Review for NeurIPS paper: Polynomial-Time Computation of Optimal Correlated Equilibria in Two-Player Extensive-Form Games with Public Chance Moves and Beyond

NeurIPS 2020

Polynomial-Time Computation of Optimal Correlated Equilibria in Two-Player Extensive-Form Games with Public Chance Moves and Beyond

Review 1

Summary and Contributions: The paper characterizes a new, larger, subset of games where an optimal correlated equilibrium can be computed in polynomial time, using the concept of triangle-free games. The polytope of von Stengel and Forge, V, can be decomposed and an algorithm built on that decomposition. In the case of triangle-free games, V is shown to be equivalent to the set of correlation plans.

Strengths: The set of triangle-free games is a non-trivial extension of the class of extensive-form games where it is known to be possible to compute an optimal correlated equilibrium: it now includes games with some types of chance events - even including some (variants of?) real world games.

Weaknesses: While there was nothing in particular wrong with the experiments, I wasn't sure what I was supposed to take away from the experiments. Maybe also have some explanation of how decomposing the polytope now allows it to be mapped?

Correctness: Yes, with the caveats mentioned above w.r.t. experiments.(maybe some explanation of how decomposing the polytope now allows it to be mapped?)

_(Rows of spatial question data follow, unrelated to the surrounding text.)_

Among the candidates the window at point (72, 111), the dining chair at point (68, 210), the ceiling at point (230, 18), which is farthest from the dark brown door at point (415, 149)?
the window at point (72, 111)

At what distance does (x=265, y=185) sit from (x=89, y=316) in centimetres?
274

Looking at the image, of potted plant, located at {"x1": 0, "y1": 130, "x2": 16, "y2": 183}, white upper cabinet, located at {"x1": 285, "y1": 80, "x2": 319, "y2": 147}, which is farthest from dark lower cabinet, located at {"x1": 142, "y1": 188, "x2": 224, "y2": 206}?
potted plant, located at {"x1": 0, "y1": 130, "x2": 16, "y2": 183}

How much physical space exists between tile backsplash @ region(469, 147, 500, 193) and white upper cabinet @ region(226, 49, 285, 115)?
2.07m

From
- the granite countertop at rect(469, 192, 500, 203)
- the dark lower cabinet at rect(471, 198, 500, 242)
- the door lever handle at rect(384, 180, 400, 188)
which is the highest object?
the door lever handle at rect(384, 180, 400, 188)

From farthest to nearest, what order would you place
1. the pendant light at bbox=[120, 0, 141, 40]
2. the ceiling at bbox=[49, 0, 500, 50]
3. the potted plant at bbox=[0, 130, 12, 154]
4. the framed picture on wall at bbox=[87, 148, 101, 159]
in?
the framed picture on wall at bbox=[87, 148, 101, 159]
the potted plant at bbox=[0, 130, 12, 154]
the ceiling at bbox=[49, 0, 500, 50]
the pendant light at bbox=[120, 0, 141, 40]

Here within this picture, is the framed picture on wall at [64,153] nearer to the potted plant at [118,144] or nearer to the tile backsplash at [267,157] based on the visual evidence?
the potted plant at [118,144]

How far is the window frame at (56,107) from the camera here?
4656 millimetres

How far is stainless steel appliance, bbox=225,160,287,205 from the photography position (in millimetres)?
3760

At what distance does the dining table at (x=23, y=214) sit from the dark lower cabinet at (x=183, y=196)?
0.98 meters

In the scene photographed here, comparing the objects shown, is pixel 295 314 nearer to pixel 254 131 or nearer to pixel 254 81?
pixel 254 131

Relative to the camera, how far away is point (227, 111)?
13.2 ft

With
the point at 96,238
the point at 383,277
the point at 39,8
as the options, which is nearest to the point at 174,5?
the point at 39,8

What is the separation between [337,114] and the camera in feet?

Clarity: The paper is generally well written, but I found myself getting confused between whether an actual value is being assigned to a policy. For example, in the First Example, "Then, this value is split arbitrarily into the two (non-negative) entries v[∅, 1], v[∅, 2] so that v[∅, 1] + v[∅It was not impossible to read, but , 2] = v[∅, ∅]" constructing one specific policy, while the describing the (general version of the) operation as the step in constructing the polytope. The later usage of terms like "filled in" in the algorithm and its description are then harder to immediately parse: as far as I can tell values for sequences are not actually being filled in, but instead we are marking down that a particular constaint about filling in values has now been added to the scaled-extension polytope. I found the boxes in Figure 2 slightly confusing as well. Following the text for the leftmost example, going from v[0,1] to v[1,1] + v[2,1] and v[3,1] + v[4,1], I would have expected to see a longer column in the figure for those fields. (Or conversely, given the figure, I would have expected to go from v[0,1] and v[0,2] to v[1,1]+v[2,1] and v[1,2]+v[2,2].) The connection between the boxes and what is going on should be made more clear. Consider using some of the space from the experiment section to expand section 3. For example, a sketch of the argument for Theorem 3 seems more informative than knowing that Gurobi struggles to solve the LP based on the decomposition (when this does not really seem to be part of message of this paper.)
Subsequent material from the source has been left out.